::: DATA PROVIDED :::
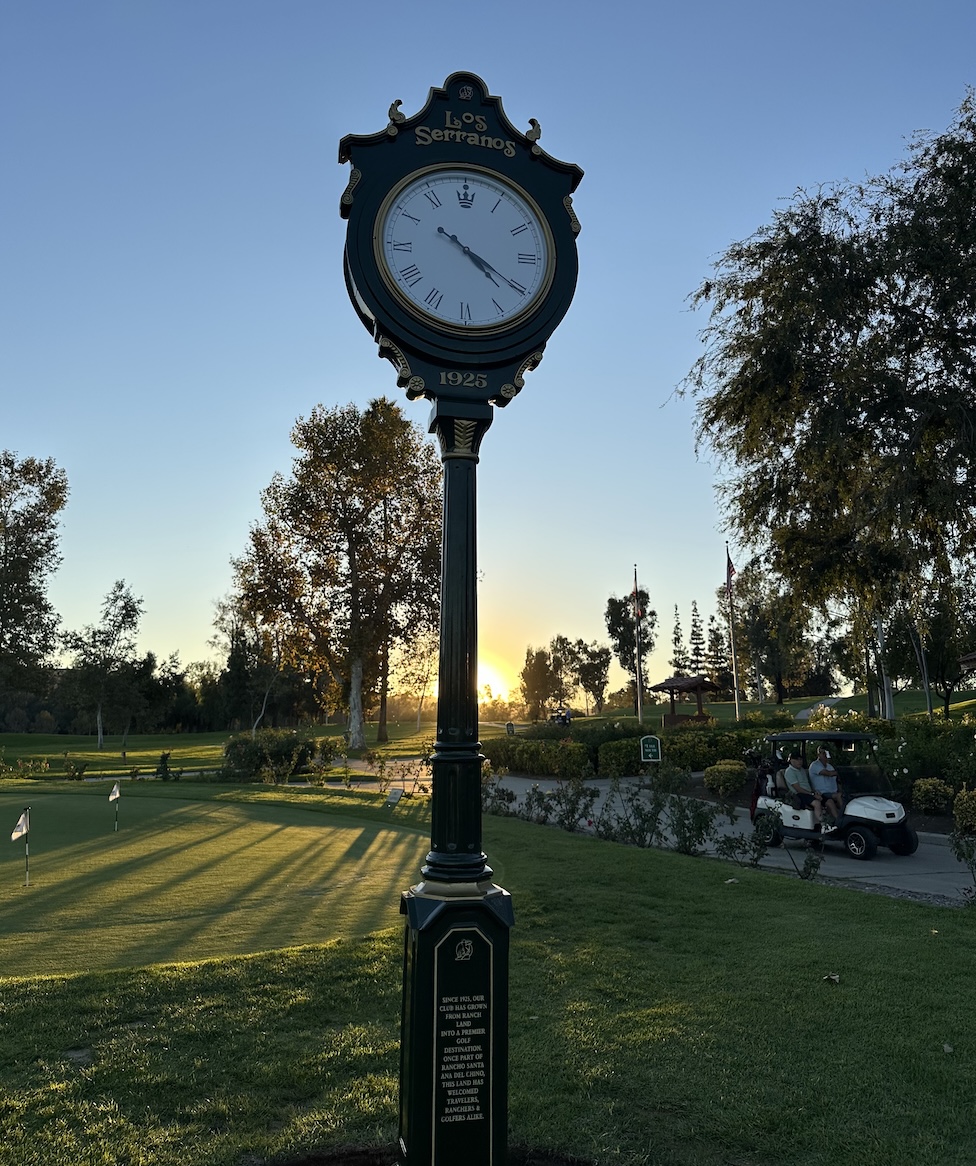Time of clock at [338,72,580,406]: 4:20
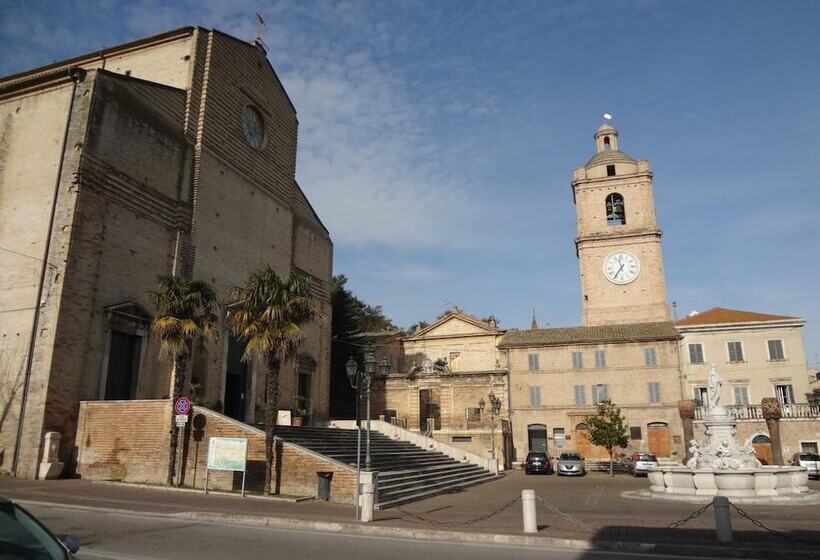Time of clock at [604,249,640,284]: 11:35
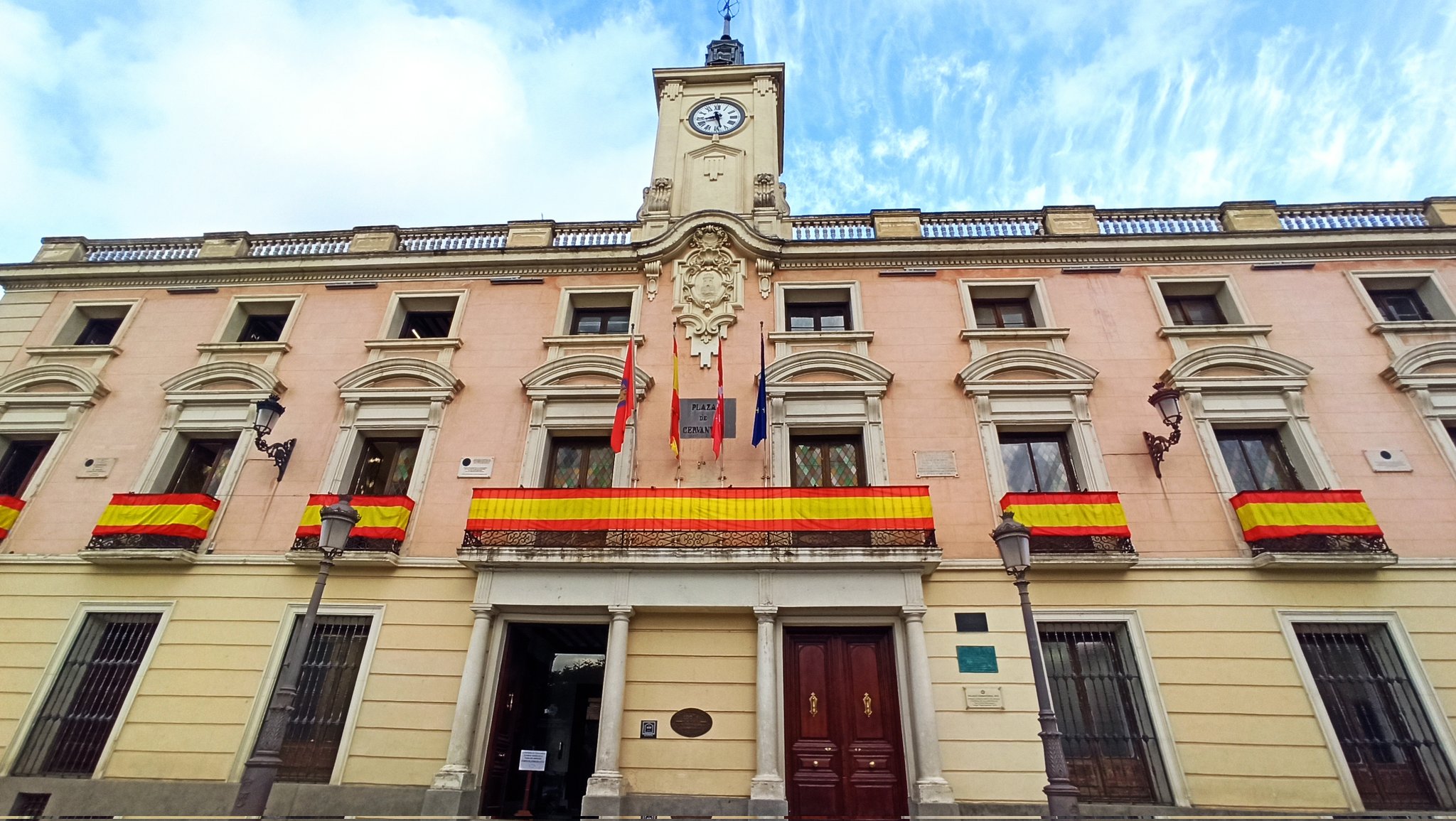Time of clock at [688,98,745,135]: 8:27
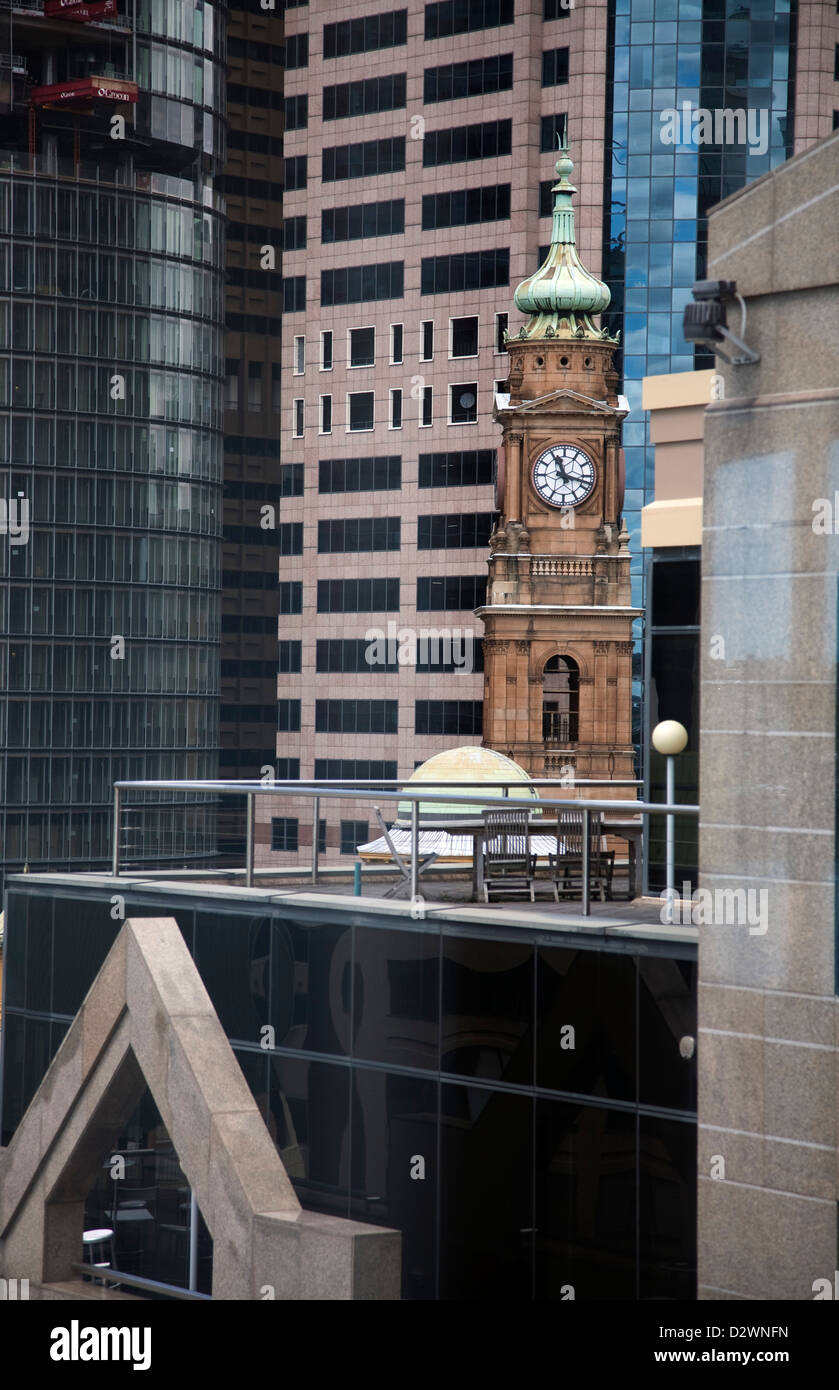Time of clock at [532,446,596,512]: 11:17
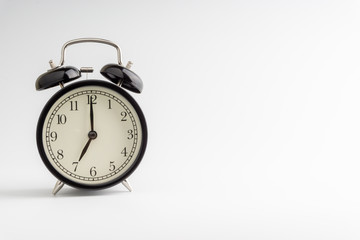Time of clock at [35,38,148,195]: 7:00
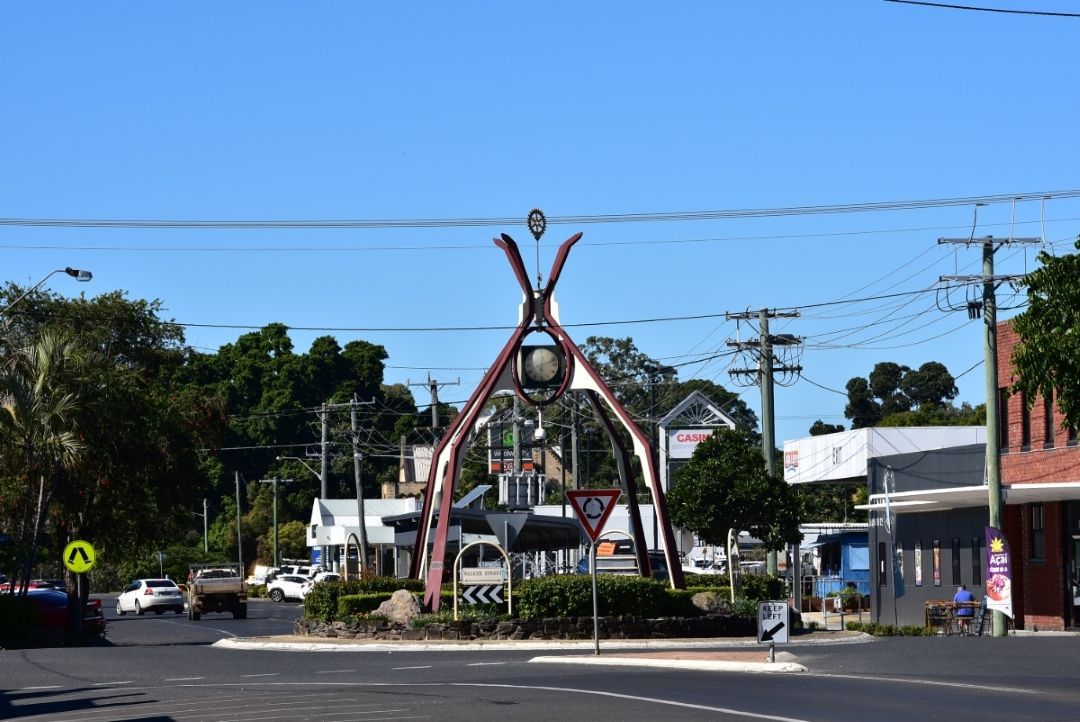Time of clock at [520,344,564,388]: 6:11
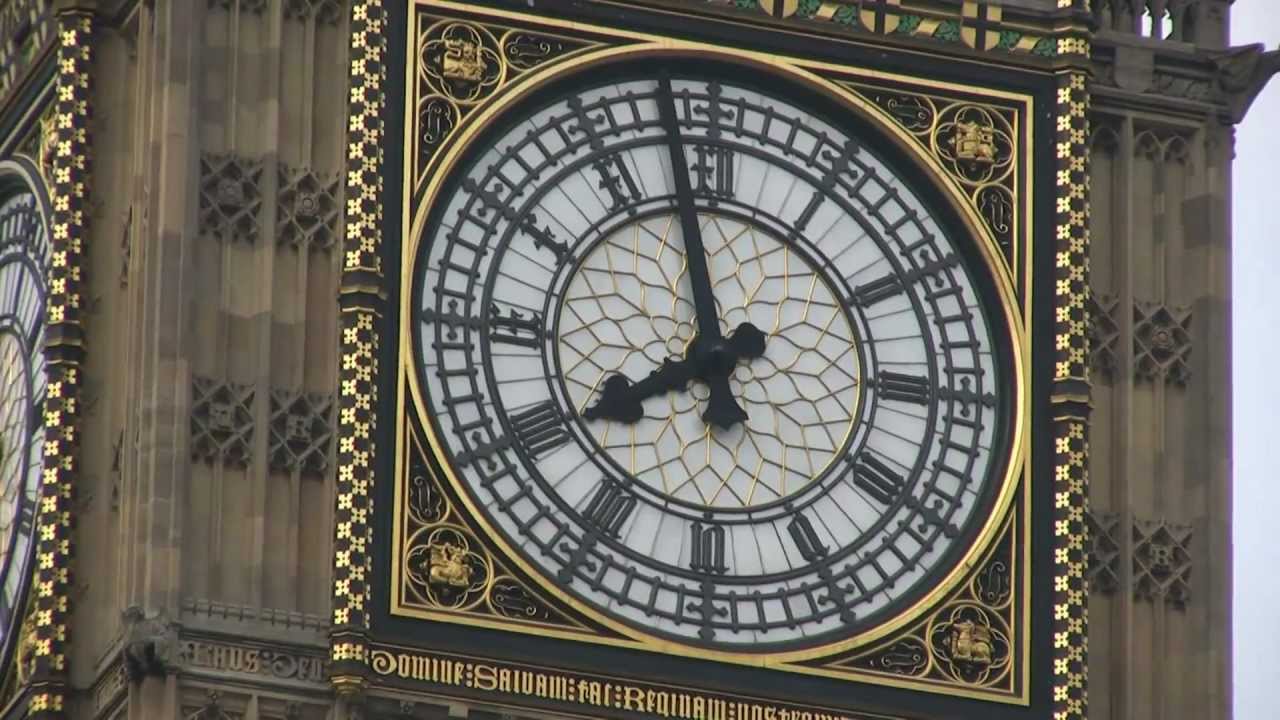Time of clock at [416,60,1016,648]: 7:57
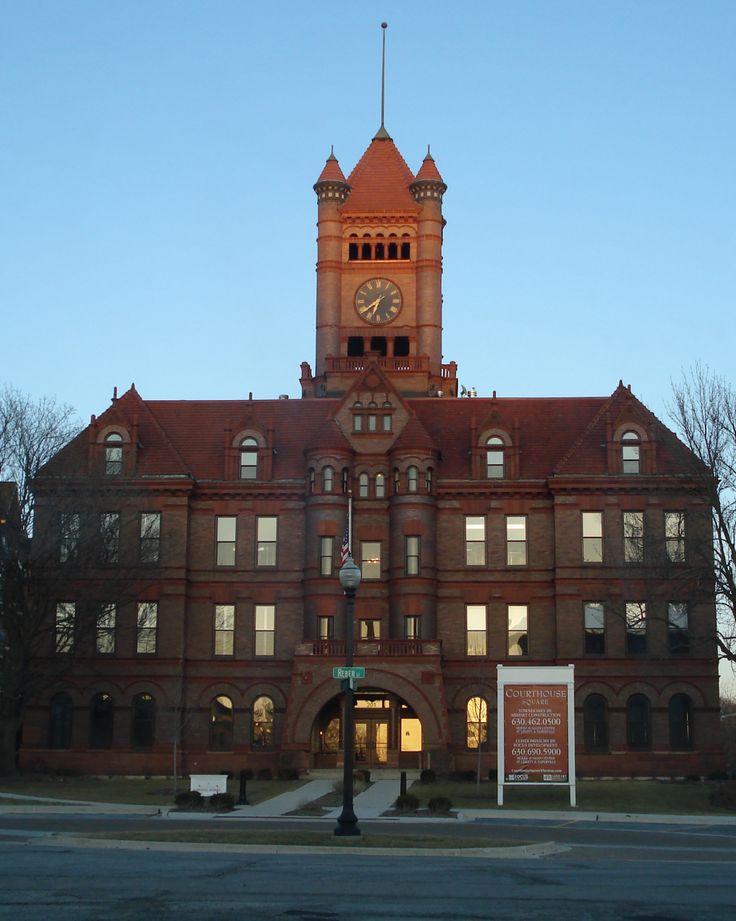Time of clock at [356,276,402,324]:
:::
## EXERCISE PROMPT
Lay out every line of the records as a Markdown table with the columns "Row" and "Line," giving each line its row number and skipping blank lines. Leave the pictures out of the table.

## OUTPUT FOR THIS TASK
| Row | Line |
|---|---|
| 1 | Time of clock at [338,72,580,406]: 4:20 |
| 2 | Time of clock at [604,249,640,284]: 11:35 |
| 3 | Time of clock at [688,98,745,135]: 8:27 |
| 4 | Time of clock at [532,446,596,512]: 11:17 |
| 5 | Time of clock at [35,38,148,195]: 7:00 |
| 6 | Time of clock at [520,344,564,388]: 6:11 |
| 7 | Time of clock at [416,60,1016,648]: 7:57 |
| 8 | Time of clock at [356,276,402,324]: |